The 49ers have a signficant decision to make on the offensive side of the ball with respect to retaining or moving on from quarterback Trey Lance. The franchise’s other recent top-three pick is firmly in their long-term plans, but plenty of work remains to ensure that he will be in the fold for years to come.
Nick Bosa remains absent from training camp as negotiations on an extension are ongoing. The reigning Defensive Player of the Year is under contract for 2023 via the fifth-year option, but a multi-year deal keeping him on the books well beyond that point – and at a much higher price tag than the $17.9MM he will earn this year – has long been considered an inevitability given his importance to the team.
The former No. 2 selection has earned a Pro Bowl in each of his three healthy seasons, rebounding effectively from an injury-shortened 2020 campaign over the past two years. Bosa has racked up 34 sacks and 40 tackles for loss during that span, and he was named a first-team All-Pro in 2022. That success has, as general manager John Lynch acknowledged in July, complicated contract talks. Urgency seems to be picking up on the team’s side to hammer out an agreement.
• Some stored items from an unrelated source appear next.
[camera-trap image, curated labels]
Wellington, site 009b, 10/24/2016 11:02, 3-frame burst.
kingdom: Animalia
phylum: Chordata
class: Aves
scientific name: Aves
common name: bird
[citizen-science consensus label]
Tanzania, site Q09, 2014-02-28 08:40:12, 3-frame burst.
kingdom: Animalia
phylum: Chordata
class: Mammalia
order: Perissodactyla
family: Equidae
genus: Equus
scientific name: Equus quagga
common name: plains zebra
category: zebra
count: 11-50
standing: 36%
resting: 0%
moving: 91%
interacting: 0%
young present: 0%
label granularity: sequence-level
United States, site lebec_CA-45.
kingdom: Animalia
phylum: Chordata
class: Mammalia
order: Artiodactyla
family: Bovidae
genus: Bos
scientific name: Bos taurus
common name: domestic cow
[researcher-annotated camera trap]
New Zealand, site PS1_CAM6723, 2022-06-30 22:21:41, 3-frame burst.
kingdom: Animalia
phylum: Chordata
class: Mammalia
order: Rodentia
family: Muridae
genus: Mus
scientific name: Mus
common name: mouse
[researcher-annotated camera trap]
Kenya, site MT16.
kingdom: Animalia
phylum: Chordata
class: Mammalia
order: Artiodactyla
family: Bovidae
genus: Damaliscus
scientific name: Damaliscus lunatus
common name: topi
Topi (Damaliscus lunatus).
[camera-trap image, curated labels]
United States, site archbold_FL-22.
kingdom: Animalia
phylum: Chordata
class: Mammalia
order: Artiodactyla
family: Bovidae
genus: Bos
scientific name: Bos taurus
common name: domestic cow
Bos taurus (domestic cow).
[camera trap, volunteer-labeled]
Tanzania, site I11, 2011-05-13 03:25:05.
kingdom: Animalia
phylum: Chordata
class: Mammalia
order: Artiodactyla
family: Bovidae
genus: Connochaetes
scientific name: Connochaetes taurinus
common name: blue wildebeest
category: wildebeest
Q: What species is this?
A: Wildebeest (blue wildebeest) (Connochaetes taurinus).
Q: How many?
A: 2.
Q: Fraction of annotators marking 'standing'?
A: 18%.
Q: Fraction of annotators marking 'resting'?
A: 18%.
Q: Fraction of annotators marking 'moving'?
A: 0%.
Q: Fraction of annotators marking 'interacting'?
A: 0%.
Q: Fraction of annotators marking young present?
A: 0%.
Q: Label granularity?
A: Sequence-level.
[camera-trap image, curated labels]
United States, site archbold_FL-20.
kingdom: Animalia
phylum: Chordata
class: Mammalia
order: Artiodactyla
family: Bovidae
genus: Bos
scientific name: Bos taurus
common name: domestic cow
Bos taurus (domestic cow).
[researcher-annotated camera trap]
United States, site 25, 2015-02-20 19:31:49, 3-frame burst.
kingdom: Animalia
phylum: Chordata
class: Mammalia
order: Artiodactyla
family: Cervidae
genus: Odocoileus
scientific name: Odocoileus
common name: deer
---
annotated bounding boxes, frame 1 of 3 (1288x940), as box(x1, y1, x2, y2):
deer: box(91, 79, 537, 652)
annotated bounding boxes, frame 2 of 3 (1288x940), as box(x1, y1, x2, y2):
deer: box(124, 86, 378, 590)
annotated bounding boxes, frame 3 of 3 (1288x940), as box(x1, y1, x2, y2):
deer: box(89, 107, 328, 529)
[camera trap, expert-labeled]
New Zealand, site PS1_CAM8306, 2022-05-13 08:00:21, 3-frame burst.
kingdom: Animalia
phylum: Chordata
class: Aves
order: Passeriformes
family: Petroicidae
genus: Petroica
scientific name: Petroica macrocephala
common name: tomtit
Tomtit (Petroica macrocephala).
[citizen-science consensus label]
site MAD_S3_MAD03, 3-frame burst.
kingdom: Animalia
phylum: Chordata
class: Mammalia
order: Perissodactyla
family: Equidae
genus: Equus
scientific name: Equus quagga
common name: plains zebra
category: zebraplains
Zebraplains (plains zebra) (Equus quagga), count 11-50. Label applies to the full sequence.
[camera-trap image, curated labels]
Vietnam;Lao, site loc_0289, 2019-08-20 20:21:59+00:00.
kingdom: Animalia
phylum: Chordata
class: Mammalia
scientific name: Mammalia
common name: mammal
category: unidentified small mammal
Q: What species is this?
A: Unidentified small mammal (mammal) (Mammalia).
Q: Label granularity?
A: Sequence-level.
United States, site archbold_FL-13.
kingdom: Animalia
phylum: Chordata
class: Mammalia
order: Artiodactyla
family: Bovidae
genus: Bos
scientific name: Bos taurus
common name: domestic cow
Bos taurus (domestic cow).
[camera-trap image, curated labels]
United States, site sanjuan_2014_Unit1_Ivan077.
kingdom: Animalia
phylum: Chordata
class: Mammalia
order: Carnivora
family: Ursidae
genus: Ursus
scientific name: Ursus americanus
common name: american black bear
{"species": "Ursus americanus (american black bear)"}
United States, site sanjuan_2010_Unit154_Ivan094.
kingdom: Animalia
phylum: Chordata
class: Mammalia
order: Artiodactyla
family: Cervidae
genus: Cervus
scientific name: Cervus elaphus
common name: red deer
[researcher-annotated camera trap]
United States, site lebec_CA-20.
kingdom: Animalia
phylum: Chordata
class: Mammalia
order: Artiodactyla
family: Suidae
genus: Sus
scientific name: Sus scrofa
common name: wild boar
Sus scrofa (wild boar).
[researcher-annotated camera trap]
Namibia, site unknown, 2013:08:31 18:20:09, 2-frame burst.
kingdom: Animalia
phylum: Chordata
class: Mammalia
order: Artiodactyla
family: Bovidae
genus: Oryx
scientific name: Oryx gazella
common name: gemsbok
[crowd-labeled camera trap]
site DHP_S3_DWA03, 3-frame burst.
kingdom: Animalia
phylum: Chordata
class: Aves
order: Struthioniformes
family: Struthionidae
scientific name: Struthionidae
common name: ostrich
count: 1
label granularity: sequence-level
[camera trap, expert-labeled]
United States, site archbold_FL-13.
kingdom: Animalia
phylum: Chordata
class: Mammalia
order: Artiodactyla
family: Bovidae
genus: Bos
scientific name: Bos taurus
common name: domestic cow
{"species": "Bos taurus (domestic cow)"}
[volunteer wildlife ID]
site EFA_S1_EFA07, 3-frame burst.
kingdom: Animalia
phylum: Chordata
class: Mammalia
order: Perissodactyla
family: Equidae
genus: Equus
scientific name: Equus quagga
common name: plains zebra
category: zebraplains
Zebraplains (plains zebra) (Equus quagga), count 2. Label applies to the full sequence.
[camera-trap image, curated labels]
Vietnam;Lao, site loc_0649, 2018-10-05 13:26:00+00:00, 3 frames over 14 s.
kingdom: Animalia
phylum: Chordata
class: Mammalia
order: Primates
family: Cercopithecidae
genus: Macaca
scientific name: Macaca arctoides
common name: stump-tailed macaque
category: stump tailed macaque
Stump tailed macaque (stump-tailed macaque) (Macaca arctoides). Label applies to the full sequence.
“I don’t like the situation,” Lynch said during an appearance on KNBR when asked about where things stand on the Bosa front (via Eric Branch of the San Francisco Chronicle). “Since our tenure here, we haven’t had a holdout to anywhere towards this magnitude. So it’s not something I’m comfortable with. We’re working really hard to try to change that. We’re in good communication with his reps. He’s a special player. He’s going to get a special contract, I can tell you that.”
Lynch has expressed optimism regarding the chances of getting a monster pact signed this summer, something which the team has long planned to work out in the 2023 offseason. As one of the NFL’s top young defenders, the possibility has frequently been floated of Bosa, 25, eclipsing Aaron Donald as the highest-paid player on that side of the ball. Donald’s re-worked Rams accord carries an annual average value of $31.67MM. Pittsburgh’s T.J. Watt, meanwhile, holds the title of the NFL’s best-compensated edge rusher at a rate of $28MM per year.
By holding out of training camp, Bosa has incurred daily fines of $40K. Those penalties are mandatory for veteran players per the CBA, but CBS Sports’ Joel Corry notes that they can be waived for players still on their rookie deals (Twitter link). Bosa’s absence during each of the 49ers’ preseason games opens to door to over $992K in fines (the equivalent of a regular season game check) per contest, per Mike Florio of Pro Football Talk. As he notes, however, it is likely San Francisco will waive those penalties once a deal is agreed to, something Lynch remains hopeful will happen soon despite the ground which still needs to be made up.
“We’re getting closer and eager to bring this thing to a close,” he added. “Just know that we’re working diligently to try to bring it to a close.”